Claude Shannon's 1948 paper "A Mathematical Theory of Communication," published in the Bell System Technical Journal, established the mathematical foundations of modern information science. The theory's core insight is elegantly simple: any information, regardless of the complexity of its surface form, can be reduced to a sequence of binary choices — combinations of 0 and 1. Shannon defined the minimal unit of information as the bit (binary digit) and derived the entropy formula H = -Sum p(x) log2 p(x), which quantifies the average information content of a random variable. If we examine the I Ching's symbolic system with the same formal rigor, a remarkable fact presents itself: the yao — the yin line and the yang line — constitute a precise binary encoding system in which each line carries exactly 1 bit of information. Six lines compose a hexagram, yielding 6 bits, with a state space of 2^6 = 64 — precisely the number of hexagrams. This is not a loose analogy but a mathematically provable isomorphism: the I Ching's hexagram system and 6-bit binary encoding are informationally equivalent in the strict sense defined by Shannon's theory. Gottfried Wilhelm Leibniz recognized this correspondence as early as 1703 in his paper on binary arithmetic, when he saw the hexagram sequence diagram sent by the Jesuit Bouvet from Beijing and realized that the hexagram arrangement perfectly mapped his independently developed binary number system.
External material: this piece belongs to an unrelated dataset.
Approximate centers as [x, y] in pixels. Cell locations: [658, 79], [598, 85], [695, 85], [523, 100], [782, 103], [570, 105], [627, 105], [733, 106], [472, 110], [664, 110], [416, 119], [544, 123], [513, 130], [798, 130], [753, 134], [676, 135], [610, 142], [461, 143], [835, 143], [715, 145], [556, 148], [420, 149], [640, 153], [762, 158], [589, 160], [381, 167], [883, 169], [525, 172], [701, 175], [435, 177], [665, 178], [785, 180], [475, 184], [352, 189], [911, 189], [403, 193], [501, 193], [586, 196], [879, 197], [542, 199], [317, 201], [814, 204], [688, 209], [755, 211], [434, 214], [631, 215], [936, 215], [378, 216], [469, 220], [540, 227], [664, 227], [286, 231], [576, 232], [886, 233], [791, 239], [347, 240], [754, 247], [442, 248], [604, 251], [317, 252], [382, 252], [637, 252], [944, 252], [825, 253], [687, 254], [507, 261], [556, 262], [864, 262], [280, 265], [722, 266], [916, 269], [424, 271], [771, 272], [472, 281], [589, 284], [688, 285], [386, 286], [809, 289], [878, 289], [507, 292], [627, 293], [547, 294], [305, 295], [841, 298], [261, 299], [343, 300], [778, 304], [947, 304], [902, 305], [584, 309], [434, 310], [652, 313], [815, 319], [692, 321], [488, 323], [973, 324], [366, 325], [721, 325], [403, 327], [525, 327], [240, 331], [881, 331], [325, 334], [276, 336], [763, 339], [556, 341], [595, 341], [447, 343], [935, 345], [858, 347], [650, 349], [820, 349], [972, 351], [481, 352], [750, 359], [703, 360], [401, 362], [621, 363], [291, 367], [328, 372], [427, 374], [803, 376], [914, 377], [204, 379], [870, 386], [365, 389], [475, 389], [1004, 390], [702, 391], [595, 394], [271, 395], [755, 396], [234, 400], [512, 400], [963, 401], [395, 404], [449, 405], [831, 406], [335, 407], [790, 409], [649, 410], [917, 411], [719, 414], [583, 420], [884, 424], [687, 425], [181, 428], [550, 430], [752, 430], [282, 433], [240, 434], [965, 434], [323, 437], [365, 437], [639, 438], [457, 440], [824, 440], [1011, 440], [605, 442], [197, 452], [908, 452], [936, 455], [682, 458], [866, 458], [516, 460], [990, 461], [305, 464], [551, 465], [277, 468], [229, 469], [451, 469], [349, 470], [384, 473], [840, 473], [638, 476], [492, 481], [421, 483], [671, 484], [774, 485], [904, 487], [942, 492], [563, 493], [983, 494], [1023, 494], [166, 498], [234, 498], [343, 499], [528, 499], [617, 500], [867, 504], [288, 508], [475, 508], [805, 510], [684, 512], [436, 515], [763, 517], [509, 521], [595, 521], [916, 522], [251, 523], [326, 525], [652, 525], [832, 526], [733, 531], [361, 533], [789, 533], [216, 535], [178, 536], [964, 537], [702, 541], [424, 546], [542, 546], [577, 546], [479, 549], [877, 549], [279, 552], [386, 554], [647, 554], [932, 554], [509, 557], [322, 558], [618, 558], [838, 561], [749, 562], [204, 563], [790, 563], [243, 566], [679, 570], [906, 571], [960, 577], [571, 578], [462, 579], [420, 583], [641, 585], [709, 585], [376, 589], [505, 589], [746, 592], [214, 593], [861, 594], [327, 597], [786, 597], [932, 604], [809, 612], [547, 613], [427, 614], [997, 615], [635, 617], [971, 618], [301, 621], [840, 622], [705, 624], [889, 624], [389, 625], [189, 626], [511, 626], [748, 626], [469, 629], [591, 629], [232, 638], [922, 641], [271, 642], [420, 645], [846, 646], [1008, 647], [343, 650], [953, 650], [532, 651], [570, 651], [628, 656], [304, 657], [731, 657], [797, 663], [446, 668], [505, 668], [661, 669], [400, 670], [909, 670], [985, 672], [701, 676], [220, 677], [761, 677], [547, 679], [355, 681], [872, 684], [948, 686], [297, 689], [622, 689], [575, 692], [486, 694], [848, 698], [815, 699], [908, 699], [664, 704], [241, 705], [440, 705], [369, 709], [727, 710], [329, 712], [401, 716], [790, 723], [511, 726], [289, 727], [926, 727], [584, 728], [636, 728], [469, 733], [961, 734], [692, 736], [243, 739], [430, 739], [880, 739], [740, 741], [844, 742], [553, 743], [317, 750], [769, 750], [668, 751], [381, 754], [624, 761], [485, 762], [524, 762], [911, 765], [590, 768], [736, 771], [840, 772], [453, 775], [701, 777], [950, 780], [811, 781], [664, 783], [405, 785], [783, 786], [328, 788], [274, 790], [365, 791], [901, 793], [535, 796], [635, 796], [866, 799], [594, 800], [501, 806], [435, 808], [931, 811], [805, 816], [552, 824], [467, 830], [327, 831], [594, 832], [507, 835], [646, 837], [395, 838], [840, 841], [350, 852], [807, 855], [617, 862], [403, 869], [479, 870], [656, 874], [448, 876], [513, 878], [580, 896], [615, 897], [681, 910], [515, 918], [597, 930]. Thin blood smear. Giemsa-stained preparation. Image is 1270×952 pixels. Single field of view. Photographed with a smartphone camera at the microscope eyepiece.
The intellectual history is unambiguous: the mathematical structure that underlies every digital computer, every telecommunications network, and every information system in the modern world was first systematically instantiated — not as a mathematical abstraction, but as a cosmological model of reality — in the hexagram lines of the I Ching.
But the information-theoretic significance of the I Ching extends far beyond static binary encoding. A key concept in Shannon's theory is entropy — which measures not certain information but the degree of uncertainty. When we perform an information-theoretic analysis of the I Ching's divination system, a deeper structure emerges. In the traditional yarrow stalk (da yan) method, the four possible line states are not generated with equal probability: young yang (unchanging yang) has probability 5/16, young yin (unchanging yin) has probability 7/16, old yang (yang about to change) has probability 1/16, and old yin (yin about to change) has probability 3/16. This means the Shannon entropy of each line is not the 1 bit of an ideal binary system but approximately H = 1.63 bits — because each line actually encodes four states rather than two. More profoundly, the existence of old yin (yin transforming to yang) and old yang (yang transforming to yin) introduces a concept that Shannon himself addressed in his communication models: state transition probability. Old yin and old yang do not merely mark the current state; they encode the system's tendency to evolve toward the opposite state. This is mathematically equivalent to the transition matrix of a first-order Markov chain. The I Ching is therefore not merely a static state-encoding system but a dynamic probabilistic transition model, whose "changing hexagram" mechanism precisely captures the conditional probability distribution from the current state to the future state. The yarrow stalk method, with its asymmetric probabilities, generates a non-uniform distribution over line types that builds directional bias into the system — old yin is three times as likely as old yang, embedding the Daoist intuition that yin transformations (receptive, yielding, withdrawing) are more frequent in the natural course of change than yang transformations (creative, assertive, advancing).
From the broader vantage of information theory, the I Ching's yin-yang system also encodes a profound epistemological principle: binary opposition is the minimally sufficient structure for understanding complex systems. Shannon proved that any finite discrete information source can be losslessly represented by binary encoding, and the I Ching's philosophical presupposition — that all phenomena arise from the interaction of yin and yang — expresses the ontological version of the same proposition. The deep learning architectures that dominate modern AI employ high-dimensional vector embeddings that appear to transcend the binary framework, but at the hardware level, every floating-point number is decomposed into a binary bit sequence. More importantly, Shannon's channel capacity theorem demonstrates that the maximum information transmission rate of any communication channel is bounded by the Shannon limit — and the calculation of that limit ultimately reduces to the binary entropy function. The I Ching's generative logic — "the Supreme Ultimate generates the two modes (yin and yang), the two modes generate the four images, the four images generate the eight trigrams" (Taiji sheng liang yi, liang yi sheng si xiang, si xiang sheng ba gua) — perfectly prefigures this hierarchical information architecture: from 1 bit (yin-yang, the two modes) to 2 bits (the four images) to 3 bits (the eight trigrams) and finally to 6 bits (the sixty-four hexagrams). This is a strict binary power expansion of information capacity. KAMI LINE's design deeply respects this mathematical structure. We do not treat hexagrams as mystical symbols requiring "translation" into natural language; we treat them as an informationally complete encoding system in which the state and transition probability of every line carries a precisely calculable quantity of information. Three thousand years of yin and yang, and seventy-eight years of the bit, are proved in the language of mathematics to be two expressions of a single truth.